Topic: FWAG released record Q3 results and strong October traffic results, showing excellent operating performance throughout the summer as well as a strong start into Q4.

Q3 sales came in strong at € 271m, +27% yoy (eNuW: € 267m; eCons: € 262m) thanks to superb passenger growth in the summer (Q3: 12m group passengers, + 14% yoy; 100% of 2019 levels) coupled with the increase of passengers and aircraft fees of +5.8% as of Jan. '23.

EBITDA grew by +57% yoy to € 155m (57% EBITDA margin, +4.6pp yoy), far better than our and market expectations (eNuW: € 131m; eCons: € 133m) due to much lower than expected OpEx of € 119m (eNuW: € 137m), especially due to lower personnel costs of € 79m (eNuW: € 89m).

Given FWAG’s huge cash storage in short-term deposits of eNuW: € 498m, the company's financial result turned positive at € 1.7m (vs. € -2.6m in Q3’22), leaving a positive mark on the bottom line. Hence, net income (after minorities) stood at € 83m, up 62% yoy (30% profit margin). This marked a new Q3 record for FWAG (old: € 64m in Q3’22).

Moreover, FWAG now operates with an industry leading net cash position of € 299m, giving the company a solid basis for current CAPEX projects, while not endangering the dividend capability. For FY'23e, the company intends to raise the pay-out ratio “above 60%” (eNuW: 70%). While we estimate EPS to grow by 57% yoy, the FY'23e dividend should grow by 83% yoy to € 1.40 per share.
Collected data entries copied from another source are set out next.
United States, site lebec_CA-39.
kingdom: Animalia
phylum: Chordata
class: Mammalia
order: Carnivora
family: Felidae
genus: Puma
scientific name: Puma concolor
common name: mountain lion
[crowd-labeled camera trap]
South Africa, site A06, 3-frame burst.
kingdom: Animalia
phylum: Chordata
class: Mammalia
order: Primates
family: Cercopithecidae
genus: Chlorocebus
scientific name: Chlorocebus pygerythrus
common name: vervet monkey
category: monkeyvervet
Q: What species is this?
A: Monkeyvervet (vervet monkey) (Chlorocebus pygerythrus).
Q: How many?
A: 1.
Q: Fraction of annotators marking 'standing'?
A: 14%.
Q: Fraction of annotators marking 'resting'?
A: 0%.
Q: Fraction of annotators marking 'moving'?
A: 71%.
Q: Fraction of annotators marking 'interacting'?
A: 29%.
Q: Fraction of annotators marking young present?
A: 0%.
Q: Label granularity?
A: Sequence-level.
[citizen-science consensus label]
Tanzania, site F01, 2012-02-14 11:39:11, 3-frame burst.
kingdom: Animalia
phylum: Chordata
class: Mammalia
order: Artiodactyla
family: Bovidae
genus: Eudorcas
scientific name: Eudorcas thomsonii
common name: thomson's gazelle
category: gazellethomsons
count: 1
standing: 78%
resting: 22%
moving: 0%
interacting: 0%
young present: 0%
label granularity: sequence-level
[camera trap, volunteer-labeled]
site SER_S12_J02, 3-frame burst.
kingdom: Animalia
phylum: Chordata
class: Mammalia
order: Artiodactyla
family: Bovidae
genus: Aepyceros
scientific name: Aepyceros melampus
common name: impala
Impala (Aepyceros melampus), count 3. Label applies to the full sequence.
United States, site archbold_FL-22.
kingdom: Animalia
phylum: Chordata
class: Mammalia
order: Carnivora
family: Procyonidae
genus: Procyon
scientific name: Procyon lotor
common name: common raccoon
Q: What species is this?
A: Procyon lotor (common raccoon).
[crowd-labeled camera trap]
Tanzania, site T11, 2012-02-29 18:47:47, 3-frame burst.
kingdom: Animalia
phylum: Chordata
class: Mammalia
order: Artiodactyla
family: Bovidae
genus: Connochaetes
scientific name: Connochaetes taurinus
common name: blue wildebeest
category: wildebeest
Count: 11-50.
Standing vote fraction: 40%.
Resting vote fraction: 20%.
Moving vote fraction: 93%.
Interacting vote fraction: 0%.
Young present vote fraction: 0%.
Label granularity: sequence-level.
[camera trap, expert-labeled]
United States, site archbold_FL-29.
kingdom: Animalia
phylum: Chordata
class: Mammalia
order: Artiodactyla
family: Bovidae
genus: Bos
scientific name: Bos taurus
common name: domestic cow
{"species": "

Also, October traffic results came in better than expected at 3.5m group passengers (eNuW: 3.3m; +16% yoy; 99% of 2019 levels). Hence, we increase our estimate for FY’23e to 37.7m (old: 37.4m). The guidance of >36.5m seems unambitious and should be outperformed, in our view (see p. 2).

The strong growth rates from the perfectly executed COVID recovery in FY’23e should however normalize in FY'24e, as this year's strong passenger momentum seems hard to be maintained next year. However, the passengers and aircraft fees (eNuW: 42% of FY'23e sales) should increase by 9.7% (as of Jan. '24), which should support top-line growth even with flat passenger numbers.

As a consequence, we reiterate our HOLD recommendation with an increased PT of € 46.00 (old: € 45.00), based on FCFY'24e.